## PROMPT
Give the entries back exactly as they stand, but without pictures.

*****

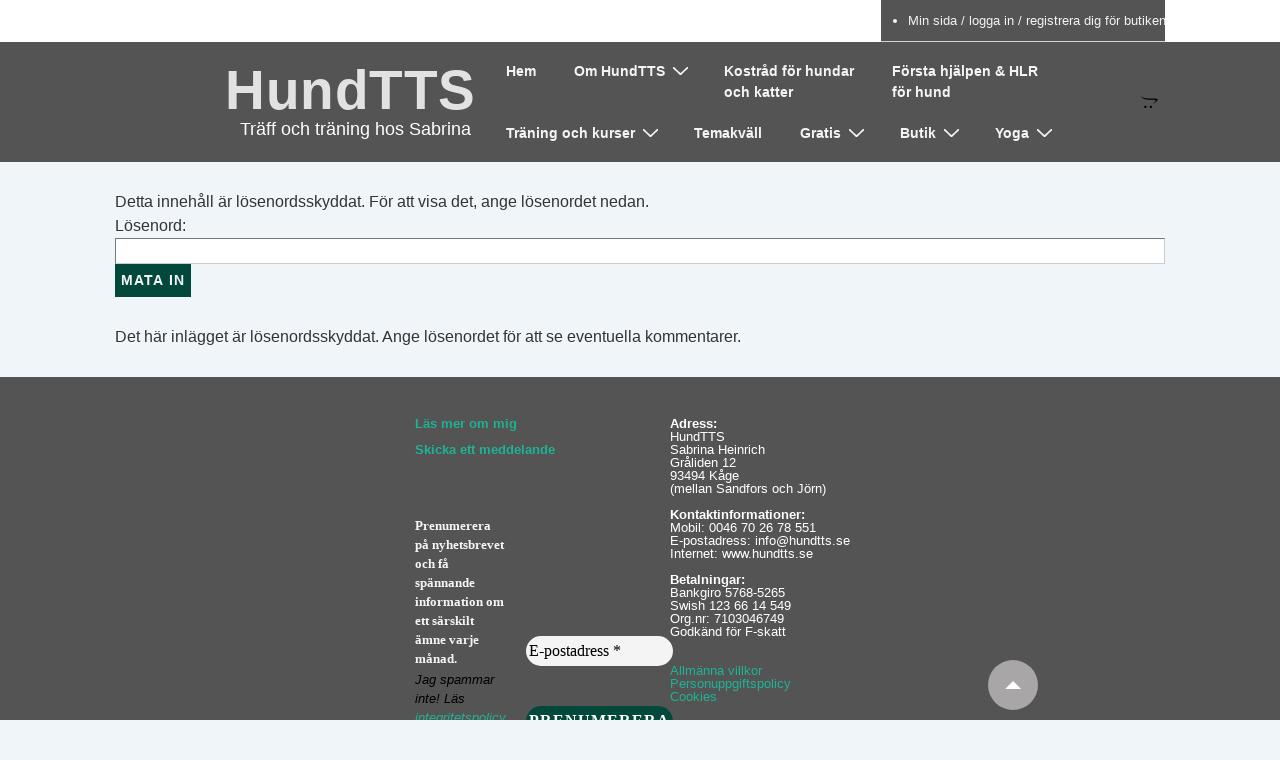

--- FILE ---
content_type: text/css
request_url: https://www.hundtts.se/wp-content/uploads/elementor/css/post-6718.css?ver=1769828631
body_size: 184
content:
.elementor-widget-text-editor{font-family:var( --e-global-typography-text-font-family ), Sans-serif;font-weight:var( --e-global-typography-text-font-weight );color:var( --e-global-color-text );}.elementor-widget-text-editor.elementor-drop-cap-view-stacked .elementor-drop-cap{background-color:var( --e-global-color-primary );}.elementor-widget-text-editor.elementor-drop-cap-view-framed .elementor-drop-cap, .elementor-widget-text-editor.elementor-drop-cap-view-default .elementor-drop-cap{color:var( --e-global-color-primary );border-color:var( --e-global-color-primary );}.elementor-widget-image .widget-image-caption{color:var( --e-global-color-text );font-family:var( --e-global-typography-text-font-family ), Sans-serif;font-weight:var( --e-global-typography-text-font-weight );}.elementor-widget-divider{--divider-color:var( --e-global-color-secondary );}.elementor-widget-divider .elementor-divider__text{color:var( --e-global-color-secondary );font-family:var( --e-global-typography-secondary-font-family ), Sans-serif;font-weight:var( --e-global-typography-secondary-font-weight );}.elementor-widget-divider.elementor-view-stacked .elementor-icon{background-color:var( --e-global-color-secondary );}.elementor-widget-divider.elementor-view-framed .elementor-icon, .elementor-widget-divider.elementor-view-default .elementor-icon{color:var( --e-global-color-secondary );border-color:var( --e-global-color-secondary );}.elementor-widget-divider.elementor-view-framed .elementor-icon, .elementor-widget-divider.elementor-view-default .elementor-icon svg{fill:var( --e-global-color-secondary );}.elementor-6718 .elementor-element.elementor-element-1e1d536{--divider-border-style:curved;--divider-color:#02493B;--divider-border-width:1px;--divider-pattern-height:10px;--divider-pattern-size:20px;}.elementor-6718 .elementor-element.elementor-element-1e1d536 .elementor-divider-separator{width:100%;}.elementor-6718 .elementor-element.elementor-element-1e1d536 .elementor-divider{padding-block-start:2px;padding-block-end:2px;}.elementor-6718 .elementor-element.elementor-element-5c748df{--divider-border-style:curved;--divider-color:#02493B;--divider-border-width:1px;--divider-pattern-height:10px;--divider-pattern-size:20px;}.elementor-6718 .elementor-element.elementor-element-5c748df .elementor-divider-separator{width:100%;}.elementor-6718 .elementor-element.elementor-element-5c748df .elementor-divider{padding-block-start:2px;padding-block-end:2px;}.elementor-6718 .elementor-element.elementor-element-f996ef9{--divider-border-style:curved;--divider-color:#02493B;--divider-border-width:1px;--divider-pattern-height:10px;--divider-pattern-size:20px;}.elementor-6718 .elementor-element.elementor-element-f996ef9 .elementor-divider-separator{width:100%;}.elementor-6718 .elementor-element.elementor-element-f996ef9 .elementor-divider{padding-block-start:2px;padding-block-end:2px;}.elementor-6718 .elementor-element.elementor-element-3e34a46{--divider-border-style:curved;--divider-color:#02493B;--divider-border-width:1px;--divider-pattern-height:10px;--divider-pattern-size:20px;}.elementor-6718 .elementor-element.elementor-element-3e34a46 .elementor-divider-separator{width:100%;}.elementor-6718 .elementor-element.elementor-element-3e34a46 .elementor-divider{padding-block-start:2px;padding-block-end:2px;}.elementor-6718 .elementor-element.elementor-element-190426b{--divider-border-style:curved;--divider-color:#02493B;--divider-border-width:1px;--divider-pattern-height:10px;--divider-pattern-size:20px;}.elementor-6718 .elementor-element.elementor-element-190426b .elementor-divider-separator{width:100%;}.elementor-6718 .elementor-element.elementor-element-190426b .elementor-divider{padding-block-start:2px;padding-block-end:2px;}.elementor-6718 .elementor-element.elementor-element-770252b{--divider-border-style:curved;--divider-color:#02493B;--divider-border-width:1px;--divider-pattern-height:10px;--divider-pattern-size:20px;}.elementor-6718 .elementor-element.elementor-element-770252b .elementor-divider-separator{width:100%;}.elementor-6718 .elementor-element.elementor-element-770252b .elementor-divider{padding-block-start:2px;padding-block-end:2px;}.elementor-6718 .elementor-element.elementor-element-0519c76{--divider-border-style:curved;--divider-color:#02493B;--divider-border-width:1px;--divider-pattern-height:10px;--divider-pattern-size:20px;}.elementor-6718 .elementor-element.elementor-element-0519c76 .elementor-divider-separator{width:100%;}.elementor-6718 .elementor-element.elementor-element-0519c76 .elementor-divider{padding-block-start:2px;padding-block-end:2px;}

--- FILE ---
content_type: application/x-javascript; charset=utf-8
request_url: https://consent.cookiebot.com/4a28cd8a-34c3-430b-9810-66ac3202252c/cc.js?renew=false&referer=www.hundtts.se&dnt=false&init=false
body_size: 209
content:
if(console){var cookiedomainwarning='Error: The domain WWW.HUNDTTS.SE is not authorized to show the cookie banner for domain group ID 4a28cd8a-34c3-430b-9810-66ac3202252c. Please add it to the domain group in the Cookiebot Manager to authorize the domain.';if(typeof console.warn === 'function'){console.warn(cookiedomainwarning)}else{console.log(cookiedomainwarning)}};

*****

## TASK RESULT
--- FILE ---
content_type: text/css
request_url: https://www.hundtts.se/wp-content/uploads/elementor/css/post-6718.css?ver=1769828631
body_size: 184
content:
.elementor-widget-text-editor{font-family:var( --e-global-typography-text-font-family ), Sans-serif;font-weight:var( --e-global-typography-text-font-weight );color:var( --e-global-color-text );}.elementor-widget-text-editor.elementor-drop-cap-view-stacked .elementor-drop-cap{background-color:var( --e-global-color-primary );}.elementor-widget-text-editor.elementor-drop-cap-view-framed .elementor-drop-cap, .elementor-widget-text-editor.elementor-drop-cap-view-default .elementor-drop-cap{color:var( --e-global-color-primary );border-color:var( --e-global-color-primary );}.elementor-widget-image .widget-image-caption{color:var( --e-global-color-text );font-family:var( --e-global-typography-text-font-family ), Sans-serif;font-weight:var( --e-global-typography-text-font-weight );}.elementor-widget-divider{--divider-color:var( --e-global-color-secondary );}.elementor-widget-divider .elementor-divider__text{color:var( --e-global-color-secondary );font-family:var( --e-global-typography-secondary-font-family ), Sans-serif;font-weight:var( --e-global-typography-secondary-font-weight );}.elementor-widget-divider.elementor-view-stacked .elementor-icon{background-color:var( --e-global-color-secondary );}.elementor-widget-divider.elementor-view-framed .elementor-icon, .elementor-widget-divider.elementor-view-default .elementor-icon{color:var( --e-global-color-secondary );border-color:var( --e-global-color-secondary );}.elementor-widget-divider.elementor-view-framed .elementor-icon, .elementor-widget-divider.elementor-view-default .elementor-icon svg{fill:var( --e-global-color-secondary );}.elementor-6718 .elementor-element.elementor-element-1e1d536{--divider-border-style:curved;--divider-color:#02493B;--divider-border-width:1px;--divider-pattern-height:10px;--divider-pattern-size:20px;}.elementor-6718 .elementor-element.elementor-element-1e1d536 .elementor-divider-separator{width:100%;}.elementor-6718 .elementor-element.elementor-element-1e1d536 .elementor-divider{padding-block-start:2px;padding-block-end:2px;}.elementor-6718 .elementor-element.elementor-element-5c748df{--divider-border-style:curved;--divider-color:#02493B;--divider-border-width:1px;--divider-pattern-height:10px;--divider-pattern-size:20px;}.elementor-6718 .elementor-element.elementor-element-5c748df .elementor-divider-separator{width:100%;}.elementor-6718 .elementor-element.elementor-element-5c748df .elementor-divider{padding-block-start:2px;padding-block-end:2px;}.elementor-6718 .elementor-element.elementor-element-f996ef9{--divider-border-style:curved;--divider-color:#02493B;--divider-border-width:1px;--divider-pattern-height:10px;--divider-pattern-size:20px;}.elementor-6718 .elementor-element.elementor-element-f996ef9 .elementor-divider-separator{width:100%;}.elementor-6718 .elementor-element.elementor-element-f996ef9 .elementor-divider{padding-block-start:2px;padding-block-end:2px;}.elementor-6718 .elementor-element.elementor-element-3e34a46{--divider-border-style:curved;--divider-color:#02493B;--divider-border-width:1px;--divider-pattern-height:10px;--divider-pattern-size:20px;}.elementor-6718 .elementor-element.elementor-element-3e34a46 .elementor-divider-separator{width:100%;}.elementor-6718 .elementor-element.elementor-element-3e34a46 .elementor-divider{padding-block-start:2px;padding-block-end:2px;}.elementor-6718 .elementor-element.elementor-element-190426b{--divider-border-style:curved;--divider-color:#02493B;--divider-border-width:1px;--divider-pattern-height:10px;--divider-pattern-size:20px;}.elementor-6718 .elementor-element.elementor-element-190426b .elementor-divider-separator{width:100%;}.elementor-6718 .elementor-element.elementor-element-190426b .elementor-divider{padding-block-start:2px;padding-block-end:2px;}.elementor-6718 .elementor-element.elementor-element-770252b{--divider-border-style:curved;--divider-color:#02493B;--divider-border-width:1px;--divider-pattern-height:10px;--divider-pattern-size:20px;}.elementor-6718 .elementor-element.elementor-element-770252b .elementor-divider-separator{width:100%;}.elementor-6718 .elementor-element.elementor-element-770252b .elementor-divider{padding-block-start:2px;padding-block-end:2px;}.elementor-6718 .elementor-element.elementor-element-0519c76{--divider-border-style:curved;--divider-color:#02493B;--divider-border-width:1px;--divider-pattern-height:10px;--divider-pattern-size:20px;}.elementor-6718 .elementor-element.elementor-element-0519c76 .elementor-divider-separator{width:100%;}.elementor-6718 .elementor-element.elementor-element-0519c76 .elementor-divider{padding-block-start:2px;padding-block-end:2px;}

--- FILE ---
content_type: application/x-javascript; charset=utf-8
request_url: https://consent.cookiebot.com/4a28cd8a-34c3-430b-9810-66ac3202252c/cc.js?renew=false&referer=www.hundtts.se&dnt=false&init=false
body_size: 209
content:
if(console){var cookiedomainwarning='Error: The domain WWW.HUNDTTS.SE is not authorized to show the cookie banner for domain group ID 4a28cd8a-34c3-430b-9810-66ac3202252c. Please add it to the domain group in the Cookiebot Manager to authorize the domain.';if(typeof console.warn === 'function'){console.warn(cookiedomainwarning)}else{console.log(cookiedomainwarning)}};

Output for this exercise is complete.